Tim Wright

Personal information
- Born: 18 February 1973 (age 53)

Sport
- Sport: Rowing
- Club: Wendouree Ballarat Rowing Club

Medal record
Men's rowing
Representing Australia
World Rowing Championships
| Gold medal – first place | 1997 Aiguebelette | LM8+ |
U23 World Championships
| Silver medal – second place | U23 1995 Groningen | LM4- |

= Tim Wright (rower) =

Australian rower

Tim Wright (born 18 February 1973) is an Australian former world champion lightweight rower. He won a gold medal at the 1997 World Rowing Championships in Aiguebelette with the lightweight men's eight.

==Club and state rowing==
Wright took up rowing at Ballarat High School as a coxswain. His senior rowing was from the Wendouree-Ballarat Rowing Club.

Richards rowed in Victorian representative men's lightweight fours contesting the Penrith Cup at the Interstate Regatta within the Australian Rowing Championships in 1997 and 1999.

==International representative rowing==
Wright first represented Australia in the lightweight coxless at the 1994 World Rowing U23 Championships in Paris where the Australians finished fourth. The following year at Groningen in The Netherlands he again raced at the U23 World Championships in the lightweight coxless four and they won the silver medal.

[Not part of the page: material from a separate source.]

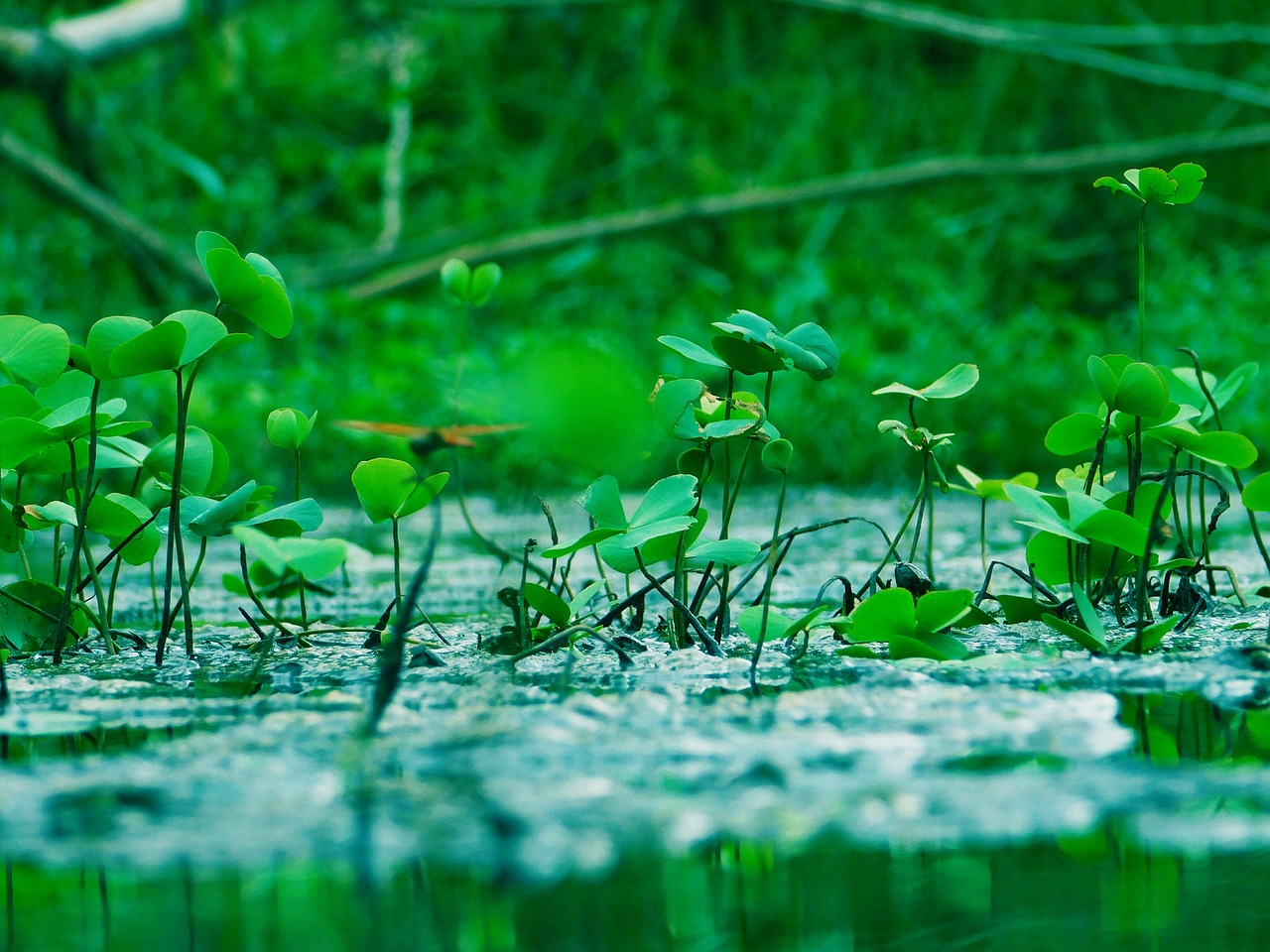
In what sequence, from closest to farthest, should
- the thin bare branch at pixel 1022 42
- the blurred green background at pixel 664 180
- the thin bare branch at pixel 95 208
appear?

In 1997 he made his debut in an Australian senior crew seated in the bow of the men's lightweight eight. At the 1997 World Rowing Championships in Aiguebelette, the Australians won a thrilling final by 0.03 seconds with only 1.5 lengths separating the field. Wright won his first and only World Championship title in his only senior World Championship appearance.